このページではlinux環境にTrinityをインストールする方法を記載しています。
Trinityとは
de novo transcriptomeアセンブリング(リファレンス配列のない生物遺伝子を構築する)ツールです。
アルゴリズム
Trinityは以下のInchworm -> Chrysalis -> Butterflyの順にアルゴリズムが動作します。これらの詳細については以下をご覧ください。
Inchworm
k-mer ベースでcontigを生成します。メモリを大量に消費します。
Chrysalis
Inchwormで作成されたcontigから似ている配列を集め、選択的スプライシングやパラログのような配列をクラスター化します。そのcontig部分を基にde Bruijn graph(ド・ブラングラフ)を作成します。 de Bruijn graphに関する良質な記事: http://hoxo-m.hatenablog.com/entry/20100930/p1
Butterfly
Chrysalisでまとめられたcontigをもとにgraphを精査し、全体の再構築を行います。
事前準備
必要マシンスペック
1M(100万)ベースペアあたり1G(10億)bのメモリが必要です。
必須ソフトウェア
Trinityの実行には以下の3つのソフトウェアが必要です。
ディレクトリ構成
ホームディレクトリ直下(~/)にsrcとbinを作っておきます。
/src...パッケージ等を解凍したものの置き場所。
/bin...実行ファイル置き場。
のように置き場所を決めておくと便利です。
インストール
適当な場所にtrinitynaseq-Trinity-v2.8.4.tar.gzをダウンロードします。 以下コマンドで解凍します。
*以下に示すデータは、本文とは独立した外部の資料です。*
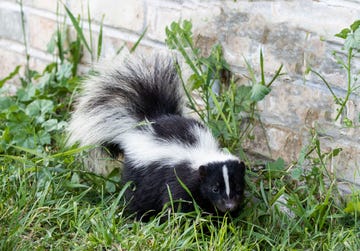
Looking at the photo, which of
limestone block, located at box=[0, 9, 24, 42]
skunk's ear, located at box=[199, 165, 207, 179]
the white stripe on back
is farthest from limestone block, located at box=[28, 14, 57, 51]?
skunk's ear, located at box=[199, 165, 207, 179]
tar xvzf trinitynaseq-Trinity-v2.8.4.tar.gz
解凍したものを~/srcディレクトリに配置します。
mv trinitynaseq-Trinity-v2.8.4 ~/src/
~/src配下に置いたTrinityのインストールディレクトリに移動します。
cd ~/src/trinitynaseq-Trinity-v2.8.4
makeします。
make make plugins
必要であれば --prefix=
オプションでインストール先を変更することができます。
vimで.bashrcに追記します。
export PATH="$HOME/bin:$PATH" export TRINITY_HOME="$HOME/bin"
シェルを再起動するか、
source .bashrc
で環境変数を反映させます。 最後に~/binにTrinityへのシンボリックリンクを貼ります。
ln -s $HOME/src/trinitynaseq-Trinity-v2.8.4/Trinity $HOME/bin
これで、どの場所からでも
Trinity
コマンド一つでTrinityを起動できるようになりました。